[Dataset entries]
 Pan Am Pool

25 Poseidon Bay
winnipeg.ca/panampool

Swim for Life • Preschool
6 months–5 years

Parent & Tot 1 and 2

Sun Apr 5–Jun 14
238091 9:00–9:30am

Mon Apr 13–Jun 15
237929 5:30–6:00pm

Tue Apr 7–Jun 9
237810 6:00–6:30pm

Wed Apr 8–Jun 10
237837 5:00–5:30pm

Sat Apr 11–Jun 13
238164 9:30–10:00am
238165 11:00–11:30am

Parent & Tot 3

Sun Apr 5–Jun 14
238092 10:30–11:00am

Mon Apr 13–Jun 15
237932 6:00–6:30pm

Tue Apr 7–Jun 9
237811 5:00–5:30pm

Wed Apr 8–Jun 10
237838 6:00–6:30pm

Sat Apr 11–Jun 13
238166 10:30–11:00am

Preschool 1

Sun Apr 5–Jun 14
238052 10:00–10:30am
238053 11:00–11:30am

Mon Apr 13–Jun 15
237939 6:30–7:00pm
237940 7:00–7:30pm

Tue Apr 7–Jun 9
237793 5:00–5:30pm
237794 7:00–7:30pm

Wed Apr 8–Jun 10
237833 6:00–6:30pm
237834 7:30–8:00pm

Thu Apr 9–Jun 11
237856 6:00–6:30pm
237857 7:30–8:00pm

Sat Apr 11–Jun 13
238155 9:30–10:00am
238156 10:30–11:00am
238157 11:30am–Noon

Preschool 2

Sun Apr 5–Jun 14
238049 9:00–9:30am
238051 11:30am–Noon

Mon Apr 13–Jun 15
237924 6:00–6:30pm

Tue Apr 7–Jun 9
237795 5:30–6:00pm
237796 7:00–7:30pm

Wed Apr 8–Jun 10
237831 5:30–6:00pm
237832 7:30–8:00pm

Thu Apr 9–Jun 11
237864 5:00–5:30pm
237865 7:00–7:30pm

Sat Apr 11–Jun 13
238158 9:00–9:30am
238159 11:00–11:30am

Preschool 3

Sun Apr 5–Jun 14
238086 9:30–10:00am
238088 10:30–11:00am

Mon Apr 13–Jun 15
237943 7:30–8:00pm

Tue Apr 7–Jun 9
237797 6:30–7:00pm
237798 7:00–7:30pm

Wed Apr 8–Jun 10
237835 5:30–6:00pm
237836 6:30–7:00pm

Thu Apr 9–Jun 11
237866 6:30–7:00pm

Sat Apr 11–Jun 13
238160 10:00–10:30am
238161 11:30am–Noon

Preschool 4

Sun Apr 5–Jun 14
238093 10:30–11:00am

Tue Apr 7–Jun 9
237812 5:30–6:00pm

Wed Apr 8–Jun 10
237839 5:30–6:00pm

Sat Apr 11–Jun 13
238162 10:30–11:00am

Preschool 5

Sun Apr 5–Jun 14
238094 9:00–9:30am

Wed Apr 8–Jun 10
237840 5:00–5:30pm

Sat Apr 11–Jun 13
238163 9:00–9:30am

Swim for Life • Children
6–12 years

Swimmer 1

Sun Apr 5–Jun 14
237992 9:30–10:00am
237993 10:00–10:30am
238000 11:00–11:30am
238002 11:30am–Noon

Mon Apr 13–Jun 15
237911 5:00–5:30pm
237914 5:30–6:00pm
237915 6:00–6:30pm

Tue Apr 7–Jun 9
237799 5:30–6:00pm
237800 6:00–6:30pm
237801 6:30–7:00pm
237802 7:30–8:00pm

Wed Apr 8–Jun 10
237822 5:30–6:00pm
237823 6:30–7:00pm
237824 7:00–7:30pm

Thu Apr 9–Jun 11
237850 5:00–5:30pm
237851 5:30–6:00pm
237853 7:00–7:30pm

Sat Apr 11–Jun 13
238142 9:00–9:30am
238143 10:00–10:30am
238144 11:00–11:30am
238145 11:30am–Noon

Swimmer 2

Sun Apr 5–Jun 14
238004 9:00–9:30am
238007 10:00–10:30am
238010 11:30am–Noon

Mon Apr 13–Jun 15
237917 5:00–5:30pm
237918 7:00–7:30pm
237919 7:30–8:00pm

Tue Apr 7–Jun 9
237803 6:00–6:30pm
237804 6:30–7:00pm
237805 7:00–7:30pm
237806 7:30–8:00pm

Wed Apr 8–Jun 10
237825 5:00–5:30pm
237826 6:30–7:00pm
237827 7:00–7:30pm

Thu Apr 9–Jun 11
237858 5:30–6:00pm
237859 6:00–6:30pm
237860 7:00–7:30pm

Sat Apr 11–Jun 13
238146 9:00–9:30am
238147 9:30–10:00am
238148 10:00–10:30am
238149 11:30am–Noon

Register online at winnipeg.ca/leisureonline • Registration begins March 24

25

| EXERCISE OBJECTIVE |
In full and without changes, give the data above once more.

| EXERCISE RESULT |
 Pan Am Pool

25 Poseidon Bay
winnipeg.ca/panampool

Swim for Life • Preschool
6 months–5 years

Parent & Tot 1 and 2

Sun Apr 5–Jun 14
238091 9:00–9:30am

Mon Apr 13–Jun 15
237929 5:30–6:00pm

Tue Apr 7–Jun 9
237810 6:00–6:30pm

Wed Apr 8–Jun 10
237837 5:00–5:30pm

Sat Apr 11–Jun 13
238164 9:30–10:00am
238165 11:00–11:30am

Parent & Tot 3

Sun Apr 5–Jun 14
238092 10:30–11:00am

Mon Apr 13–Jun 15
237932 6:00–6:30pm

Tue Apr 7–Jun 9
237811 5:00–5:30pm

Wed Apr 8–Jun 10
237838 6:00–6:30pm

Sat Apr 11–Jun 13
238166 10:30–11:00am

Preschool 1

Sun Apr 5–Jun 14
238052 10:00–10:30am
238053 11:00–11:30am

Mon Apr 13–Jun 15
237939 6:30–7:00pm
237940 7:00–7:30pm

Tue Apr 7–Jun 9
237793 5:00–5:30pm
237794 7:00–7:30pm

Wed Apr 8–Jun 10
237833 6:00–6:30pm
237834 7:30–8:00pm

Thu Apr 9–Jun 11
237856 6:00–6:30pm
237857 7:30–8:00pm

Sat Apr 11–Jun 13
238155 9:30–10:00am
238156 10:30–11:00am
238157 11:30am–Noon

Preschool 2

Sun Apr 5–Jun 14
238049 9:00–9:30am
238051 11:30am–Noon

Mon Apr 13–Jun 15
237924 6:00–6:30pm

Tue Apr 7–Jun 9
237795 5:30–6:00pm
237796 7:00–7:30pm

Wed Apr 8–Jun 10
237831 5:30–6:00pm
237832 7:30–8:00pm

Thu Apr 9–Jun 11
237864 5:00–5:30pm
237865 7:00–7:30pm

Sat Apr 11–Jun 13
238158 9:00–9:30am
238159 11:00–11:30am

Preschool 3

Sun Apr 5–Jun 14
238086 9:30–10:00am
238088 10:30–11:00am

Mon Apr 13–Jun 15
237943 7:30–8:00pm

Tue Apr 7–Jun 9
237797 6:30–7:00pm
237798 7:00–7:30pm

Wed Apr 8–Jun 10
237835 5:30–6:00pm
237836 6:30–7:00pm

Thu Apr 9–Jun 11
237866 6:30–7:00pm

Sat Apr 11–Jun 13
238160 10:00–10:30am
238161 11:30am–Noon

Preschool 4

Sun Apr 5–Jun 14
238093 10:30–11:00am

Tue Apr 7–Jun 9
237812 5:30–6:00pm

Wed Apr 8–Jun 10
237839 5:30–6:00pm

Sat Apr 11–Jun 13
238162 10:30–11:00am

Preschool 5

Sun Apr 5–Jun 14
238094 9:00–9:30am

Wed Apr 8–Jun 10
237840 5:00–5:30pm

Sat Apr 11–Jun 13
238163 9:00–9:30am

Swim for Life • Children
6–12 years

Swimmer 1

Sun Apr 5–Jun 14
237992 9:30–10:00am
237993 10:00–10:30am
238000 11:00–11:30am
238002 11:30am–Noon

Mon Apr 13–Jun 15
237911 5:00–5:30pm
237914 5:30–6:00pm
237915 6:00–6:30pm

Tue Apr 7–Jun 9
237799 5:30–6:00pm
237800 6:00–6:30pm
237801 6:30–7:00pm
237802 7:30–8:00pm

Wed Apr 8–Jun 10
237822 5:30–6:00pm
237823 6:30–7:00pm
237824 7:00–7:30pm

Thu Apr 9–Jun 11
237850 5:00–5:30pm
237851 5:30–6:00pm
237853 7:00–7:30pm

Sat Apr 11–Jun 13
238142 9:00–9:30am
238143 10:00–10:30am
238144 11:00–11:30am
238145 11:30am–Noon

Swimmer 2

Sun Apr 5–Jun 14
238004 9:00–9:30am
238007 10:00–10:30am
238010 11:30am–Noon

Mon Apr 13–Jun 15
237917 5:00–5:30pm
237918 7:00–7:30pm
237919 7:30–8:00pm

Tue Apr 7–Jun 9
237803 6:00–6:30pm
237804 6:30–7:00pm
237805 7:00–7:30pm
237806 7:30–8:00pm

Wed Apr 8–Jun 10
237825 5:00–5:30pm
237826 6:30–7:00pm
237827 7:00–7:30pm

Thu Apr 9–Jun 11
237858 5:30–6:00pm
237859 6:00–6:30pm
237860 7:00–7:30pm

Sat Apr 11–Jun 13
238146 9:00–9:30am
238147 9:30–10:00am
238148 10:00–10:30am
238149 11:30am–Noon

Register online at winnipeg.ca/leisureonline • Registration begins March 24

25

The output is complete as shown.